Bird Box should have been an incredibly exciting, sensory, and inventive thriller, but instead, the life slowly drains from it as we are forced to switch back and forth between the past and the present. The majority of the first half of the film is inorganic, formulaic and mostly uninteresting. It improves itself by the end with plenty of help from the ever talented Sandra Bullock, but such a weak start certainly does it no favors. I wish I could love it as much as I really, truly wanted to.
Malorie (Bullock) is a single mom-to-be who is somewhat in denial about her actual state of pregnancy. She is accompanied to her doctor with her sweet, excited and loving sister Jessica (Sarah Paulson), who seems to care more about the pregnancy than Malorie does. In an instant, chaos reigns upon them and Jessica dies (at the hand of the mysterious creatures, of course), leaving Malorie to stumble alone through the bloody, anarchic streets. She is pulled into a large house by Tom (Trevante Rhodes) to find a mismatched crew of fellow survivors (obviously), made up of John Malkovich, Rosa Salazar, Jacki Weaver, BD Wong, Lil Rel Howery, Danielle Macdonald, and Machine Gun Kelly. This timeline is definitively boring. It feels like each of the scenes and specific moments were taken out of a formula-based zombie apocalypse thriller.

Provided material:
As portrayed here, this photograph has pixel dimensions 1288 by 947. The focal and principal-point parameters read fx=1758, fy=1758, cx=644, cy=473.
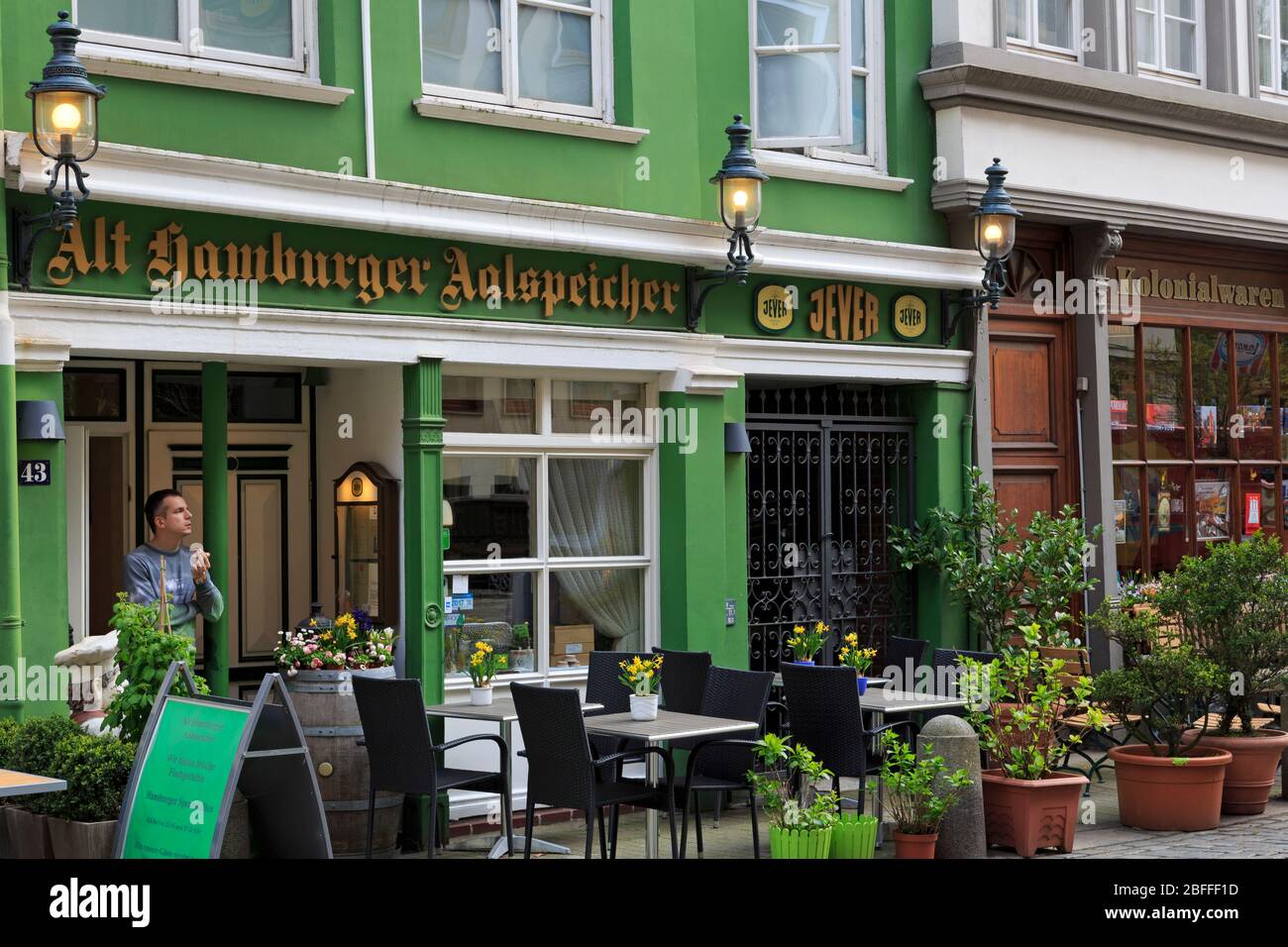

Exercise description:
From the Bird Box review, list the actors named as making up the crew of survivors Malorie finds in the large house.

Solution to this problem:
John Malkovich, Rosa Salazar, Jacki Weaver, BD Wong, Lil Rel Howery, Danielle Macdonald, Machine Gun Kelly